Cyber Security Specialist

Roles and responsibilities

The Senior Specialist – Information & Cyber Security will play a key role in protecting GCCIA information and technology assets against cyber threats. This position involves Implementing, monitoring, analyzing, and managing cybersecurity controls to ensure assets availability, integrity, and confidentiality. The ideal candidate will have a strong background in cybersecurity, networking, systems and industrial systems, with hands-on experience in threat detection, incident response, information protection and risk management.

Key responsibilities

Policy and Compliance:

• Develop and implement security policies, procedures, and best practices tailored to information, IT and OT systems. Ensure compliance with relevant industry standards and regulations.

Risk Management:

• Assess and manage risks associated with GCCIA systems. Provide recommendations for enhancing security posture and reducing vulnerabilities.

Security Assessments and Compliance checks:

• Conduct regular security assessments, compliance checks and vulnerability scans on GCCIA systems.

Incident Response:

• Develop and execute incident response plans for information and system-related security breaches. Coordinate with internal teams and external stakeholders to manage and mitigate incidents effectively.

Threat Monitoring and Analysis:

• manage the monitoring of IT and OT environments for security threats and vulnerabilities.

Change Management:

• Review changes and new system designs from a cybersecurity perspective and providing recommendations on the most secure way of delivery.

Training and Awareness:

• Conduct training sessions and workshops in collaboration with HR – Training section to raise awareness about cybersecurity threats and best practices among GCCIA personnel.

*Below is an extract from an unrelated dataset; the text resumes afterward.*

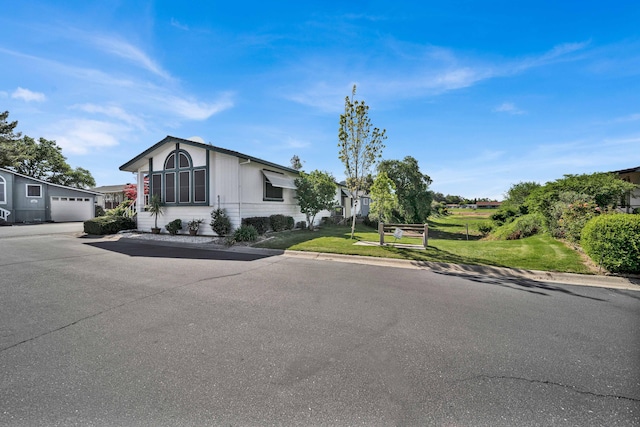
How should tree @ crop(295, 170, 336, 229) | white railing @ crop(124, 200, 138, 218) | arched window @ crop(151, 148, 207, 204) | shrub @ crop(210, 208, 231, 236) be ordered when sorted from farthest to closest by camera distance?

Documentation and Reporting:

• Maintain detailed records of information and cybersecurity incidents, assessments, and changes. Prepare and present reports to management on security status and improvements.

Collaboration:

• Work closely with All GCCIA departments and teams to integrate information and cybersecurity measures into GCCIA systems. Provide guidance and support on security-related issues.

Desired candidate profile

Bachelor’s degree in Cybersecurity, Information Technology, Computer Science, Engineering, or a related field.

Skills
Strong understanding of IT and OT protocols and systems (e.g., SCADA, DCS, PLCs). Familiarity with security tools and technologies used in IT and OT environments. Knowledge of network security, threat intelligence, and incident response.
Excellent problem-solving skills with the ability to analyze complex security issues and develop effective solutions.
Strong verbal and written communication skills. Ability to convey technical information to non-technical stakeholders clearly and effectively.
High level of attention to detail with a commitment to accuracy and thoroughness in all tasks.
Cybersecurity Strategy and Implementation
Develop Security Policies: Design, implement, and enforce security policies, protocols, and best practices to ensure the organization's systems and data are protected.
Security Frameworks: Implement industry standards and frameworks (e.g., NIST, ISO/IEC 27001, CIS Controls) to ensure a structured approach to cybersecurity across the organization.
Risk Assessment and Management: Conduct regular risk assessments to identify potential threats and vulnerabilities in the organization's infrastructure and data. Develop strategies to mitigate risks and improve the security posture.
Incident Response Planning: Develop and maintain an incident response plan to address and resolve security breaches quickly. Coordinate with internal teams to ensure timely responses to cyber incidents.